» Source material:

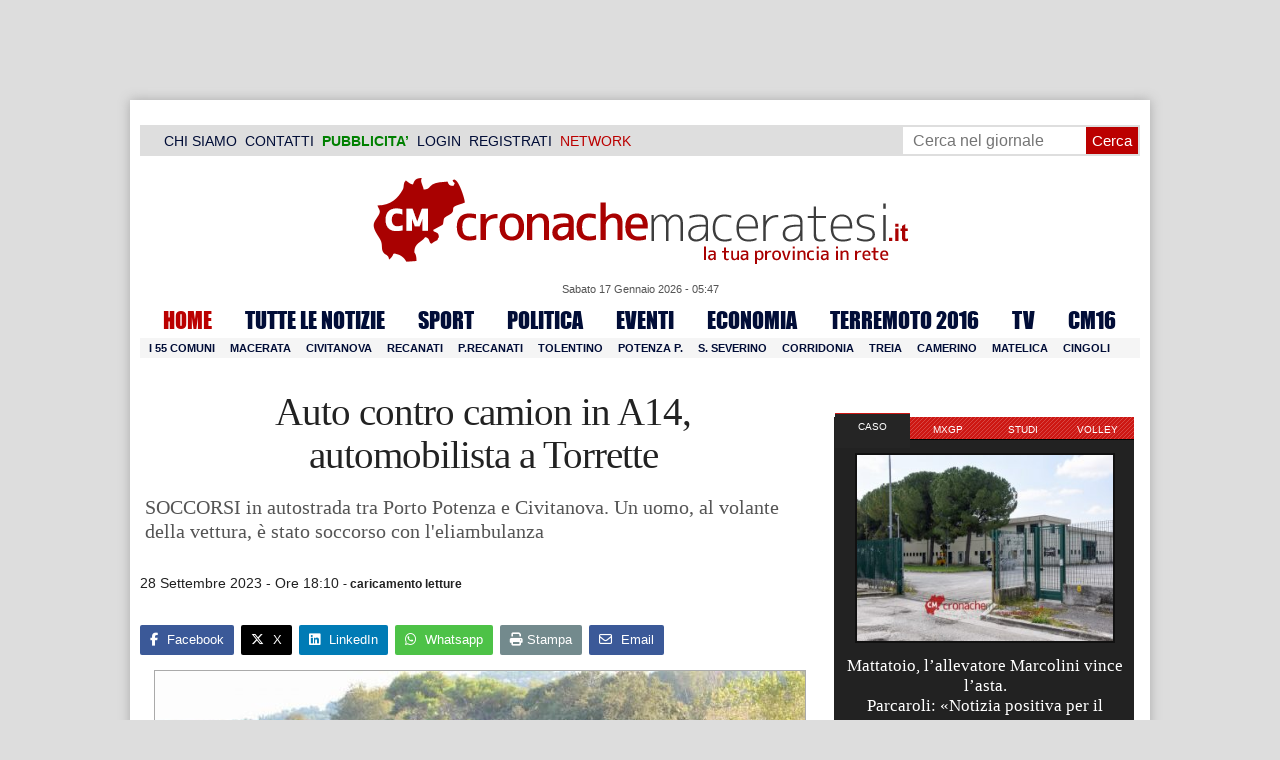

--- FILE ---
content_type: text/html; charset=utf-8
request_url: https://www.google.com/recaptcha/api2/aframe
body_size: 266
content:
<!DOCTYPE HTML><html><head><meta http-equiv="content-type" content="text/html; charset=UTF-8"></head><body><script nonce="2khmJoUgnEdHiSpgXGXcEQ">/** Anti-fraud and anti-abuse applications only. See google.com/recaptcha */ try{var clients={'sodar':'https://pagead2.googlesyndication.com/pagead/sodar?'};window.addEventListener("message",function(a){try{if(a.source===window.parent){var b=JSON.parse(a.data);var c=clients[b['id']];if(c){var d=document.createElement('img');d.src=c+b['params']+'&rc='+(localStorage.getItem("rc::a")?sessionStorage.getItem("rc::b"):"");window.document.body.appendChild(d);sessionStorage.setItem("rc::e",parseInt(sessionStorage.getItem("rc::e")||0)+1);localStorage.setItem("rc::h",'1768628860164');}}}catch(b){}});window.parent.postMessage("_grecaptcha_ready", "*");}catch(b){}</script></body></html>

» Task item: Your answer must be an exact copy of the data above, minus its pictures.

» Expected answer:
--- FILE ---
content_type: text/html; charset=utf-8
request_url: https://www.google.com/recaptcha/api2/aframe
body_size: 266
content:
<!DOCTYPE HTML><html><head><meta http-equiv="content-type" content="text/html; charset=UTF-8"></head><body><script nonce="2khmJoUgnEdHiSpgXGXcEQ">/** Anti-fraud and anti-abuse applications only. See google.com/recaptcha */ try{var clients={'sodar':'https://pagead2.googlesyndication.com/pagead/sodar?'};window.addEventListener("message",function(a){try{if(a.source===window.parent){var b=JSON.parse(a.data);var c=clients[b['id']];if(c){var d=document.createElement('img');d.src=c+b['params']+'&rc='+(localStorage.getItem("rc::a")?sessionStorage.getItem("rc::b"):"");window.document.body.appendChild(d);sessionStorage.setItem("rc::e",parseInt(sessionStorage.getItem("rc::e")||0)+1);localStorage.setItem("rc::h",'1768628860164');}}}catch(b){}});window.parent.postMessage("_grecaptcha_ready", "*");}catch(b){}</script></body></html>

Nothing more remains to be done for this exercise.